■ Source excerpt ■
☆ ☆ ☆ ☆ ☆ ☆ ☆

The lack of portfolio allocation/weightings control was the second greatest obstacle with 53.3% of investors and fund of funds managers reporting this. However, with more than 50% of the sample invested in non-listed but not via fund of funds, this may be more a reflection of the sample. The two obstacles that were highlighted by investors but downplayed by fund of funds managers are those of potential conflicts of interest and alignment of interest. Conflicts of interest are in many cases linked to the strength of the Chinese walls within organisations, an issue that pure fund of funds managers sidestep easily. Fund managers that do not have a multi-manager or fund of funds operation have raised concerns about distributing fund memoranda to fund of funds working within broader real estate fund management houses as these in theory could be passed on to the funds' team and used for competitor analysis.There are also concerns over fund of funds managers investing in their own in-house funds. The concerns from investors for this practice are whether the in-house fund is the best-in-class fund of that type within the market. There are also issues around the fund management house receiving two lots of fees from the investor. Fund of funds managers that invest in internal funds stress that their team would work independently from the funds team and that it maintains a strong scrutiny process for this type of investment. The results from our fund of funds survey show that investing in the fund managers' own funds is not a favoured approach within the industry, with 20.6% ruling out the approach for their current strategies. However, this is influenced by the fact that some respondents run stand-alone fund of funds operations so have no funds to invest in. When a fund of funds manager runs several vehicles, investors commonly raise concerns about which fund investment is allocated to which fund of funds, particularly as many invest across the style classifications to produce a blended return. Fund of funds managers tend to have a policy to deal with these potential conflicts with the solution likely to be that each fund of funds gets a pro-rata share of the investment. In practice, the likelihood of it happening tends to be rare as fund of funds managers with several vehicles will have gone through the investment periods for these vehicles at different times and work this way to avoid the conflict.

☆ ☆ ☆ ☆ ☆ ☆ ☆

■ Data segment ■
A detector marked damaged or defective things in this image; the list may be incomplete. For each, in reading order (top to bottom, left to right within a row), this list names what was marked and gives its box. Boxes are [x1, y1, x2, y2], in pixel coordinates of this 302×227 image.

☆ ☆ ☆ ☆ ☆ ☆ ☆

■ Work instructions ■
Which obstacles does the fund of funds excerpt name? Answer from the fund of funds excerpt alone.

■ Result ■
- Lack of portfolio allocation/weightings control
- Potential conflicts of interest
- Alignment of interest